▸ ARTICLE:
--------------------------------------------------
College Women, Buckle Your SeatBelts

college

Walking around a Midwestern college campus, a couple of thoughts roll through my brain:

#1: Dear Lord, all of these women are so fit!
and
#2: Just wait, honey.
It's like, even in the dress-down style that exists nowhere else in America, where sweatpants are To Be Expected, here college women seem to Have It All: intelligence, a future, toned bodies, and the relaxed-I-Want-To-Have-Fun-Embrace-The-Day mentality.
The perfect woman, right?
Except I see in their superpower their descent as well,  and it's not as impressive. It's better, but less glamorous.
A person I once dated remarked to me, "My dad says that once women get married, they change."
At the time, I was thinking, "Man, your parents must not have a happy relationship. "
Now, I'm thinking: Well, yes. Uh huh . Of course, dude!
I mean, wouldn't you change if you took a thousand more responsibilities, two thousand more details to manage daily, and none of these to do with your own personal, physical, or professional advancement? The world of Taking Care of One's Self and Taking Care of Others are dramatically different.
And I haven't even started to get to the Baby Phase, where female bodies bend and buckle and waddle as they bring new life into this world. And then once that life has entered, Dear Lord and Thank the Lord and Lord have Mercy, you better believe your body is going to change.
--------------------------------------------------
▸ SOURCE DATA:
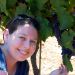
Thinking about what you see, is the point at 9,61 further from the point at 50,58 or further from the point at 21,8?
the point at 50,58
--------------------------------------------------
▸ SET TASK: Render this sentence from the essay on college women in Spanish: "Except I see in their superpower their descent as well, and it's not as impressive."

▸ ANSWER TO THE TASK: Solo que en su superpoder veo también su declive, y no es tan impresionante.